Exercises:
#1 According to the OpenMP forum post, how does the program's run time compare with a sequential version when A+=B is marked critical?
#2 Pick up the OpenMP forum post from where it stops and continue it.

Excerpted passage:
=======
-3

I am using openMp on a nested loop which works like this

#pragma omp parallel shared(vector1) private(i,j)
{
#pragma omp for schedule(dynamic)
    for (i = 0; i < vector1.size(); ++i){

       //some code here 

       for (j = 0; j < vector1.size(); ++j){

           //some other code goes here
       #pragma omp critical
       A+=B;
       }
     C +=A;
    }
}

the Problem here is that my code is doing a lot of the computation in the A+=B part of the code. Therefore by making it critical, I am not achieving the speedup I would like. (In fact there appears to be some overhead since my program is taking longer to execute then it being sequentially written).

I tried using

#pragma omp reduction private(B) reduction(+:A)
    A+=B

this speeds up the execution time however is seems that it does not take care of race conditions like the critical clause since I am not getting the same results of A.

Is there an alternative to this i can try?
=======
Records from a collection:
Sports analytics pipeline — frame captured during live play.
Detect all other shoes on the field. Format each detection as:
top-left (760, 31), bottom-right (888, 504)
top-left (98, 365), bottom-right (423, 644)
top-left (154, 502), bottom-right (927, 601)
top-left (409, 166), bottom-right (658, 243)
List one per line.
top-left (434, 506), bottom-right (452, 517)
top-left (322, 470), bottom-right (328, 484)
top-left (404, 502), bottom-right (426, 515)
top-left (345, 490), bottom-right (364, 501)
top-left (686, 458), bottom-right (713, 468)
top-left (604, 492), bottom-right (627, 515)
=======
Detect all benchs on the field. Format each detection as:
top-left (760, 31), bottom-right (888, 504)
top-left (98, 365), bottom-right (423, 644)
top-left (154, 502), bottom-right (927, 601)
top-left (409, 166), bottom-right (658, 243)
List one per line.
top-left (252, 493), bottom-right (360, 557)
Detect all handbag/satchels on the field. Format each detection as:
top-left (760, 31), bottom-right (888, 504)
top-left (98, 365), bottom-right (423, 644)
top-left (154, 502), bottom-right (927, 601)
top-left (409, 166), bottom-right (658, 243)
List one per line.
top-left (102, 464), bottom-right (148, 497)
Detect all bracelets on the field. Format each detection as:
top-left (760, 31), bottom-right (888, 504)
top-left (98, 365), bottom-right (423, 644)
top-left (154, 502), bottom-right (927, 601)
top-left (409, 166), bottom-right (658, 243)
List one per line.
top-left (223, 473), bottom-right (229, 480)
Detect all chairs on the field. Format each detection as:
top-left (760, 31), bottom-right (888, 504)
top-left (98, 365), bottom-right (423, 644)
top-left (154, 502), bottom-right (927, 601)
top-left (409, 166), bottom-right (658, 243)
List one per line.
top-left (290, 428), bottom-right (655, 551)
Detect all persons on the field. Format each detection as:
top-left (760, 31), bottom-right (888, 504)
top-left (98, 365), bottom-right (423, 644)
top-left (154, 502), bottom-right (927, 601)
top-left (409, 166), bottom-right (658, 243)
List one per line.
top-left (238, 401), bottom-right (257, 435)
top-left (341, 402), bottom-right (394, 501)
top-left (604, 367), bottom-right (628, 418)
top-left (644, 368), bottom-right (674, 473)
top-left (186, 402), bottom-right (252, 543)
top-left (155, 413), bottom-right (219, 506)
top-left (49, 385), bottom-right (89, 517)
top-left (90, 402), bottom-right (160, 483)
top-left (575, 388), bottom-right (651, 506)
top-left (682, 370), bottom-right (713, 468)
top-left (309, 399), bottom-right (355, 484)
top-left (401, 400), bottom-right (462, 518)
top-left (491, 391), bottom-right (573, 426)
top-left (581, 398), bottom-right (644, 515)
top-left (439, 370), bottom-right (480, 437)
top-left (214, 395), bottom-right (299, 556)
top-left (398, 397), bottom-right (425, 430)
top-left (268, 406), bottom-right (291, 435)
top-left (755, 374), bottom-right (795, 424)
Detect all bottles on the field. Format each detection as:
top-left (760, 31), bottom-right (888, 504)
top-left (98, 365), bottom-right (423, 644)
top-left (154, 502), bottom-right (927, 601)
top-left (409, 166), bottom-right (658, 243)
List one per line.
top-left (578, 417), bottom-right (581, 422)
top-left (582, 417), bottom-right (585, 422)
=======
Answers for this exercise:
#1 The program takes longer to execute than it does when written sequentially.

#2
j.doe
  • 13
  • 6
  • 4
    There is one thing you can do: post a [minimal, complete and verifiable example](http://stackoverflow.com/help/mcve), because with only your pseudo code, there's little we can do to help you. – Gilles Dec 12 '16 at 19:47
  • maybe you are right, but in the meantime reduction() does not take care of race conditions right? – j.doe Dec 12 '16 at 19:54
  • 1
    Of course it behaves like this, do you know what `critical` and `reduction` do? You seem to randomly apply ideas which completely change the meaning of the program. `A` and `B` are undefined so it's quite impossible to guess what do you mean this snippet to do. There is no such thing as "pragma taking care of race conditions", this is handwaving, you are responsible to structure the code so they don't appear. I.e. nothing takes care of it, they are guaranteed not to appear. – luk32 Dec 12 '16 at 19:54
  • 1
    i never said pragma takes care of race conditions I meant that the critical clause only allows one thread at a time to execute the block inside. I should have specified that A and B are of type Vector3 which is a class I created. – j.doe Dec 12 '16 at 20:06
  • Reduction results in a very specific internal translation that is suited for integral types but leads to unexpected results for your vector. See [here](https://msdn.microsoft.com/en-us/library/2etkydkz.aspx) to get an idea what's happening. – The Vee Dec 12 '16 at 20:20

1 Answers1

1

Unless you want to go through the trouble of making your Vector3 class thread-safe or rewriting your operations for use with an std::atomic<Vector3>, both of which would still suffer from performance drawbacks (although not as serious as using a critical section), you can actually mimic the behaviour of OpenMP reduction:

#pragma omp parallel // no need to declare variables declared outside/inside as shared/private
{

    Vector3 A{}, LocalC{}; // both thread-private

    #pragma omp for schedule(dynamic)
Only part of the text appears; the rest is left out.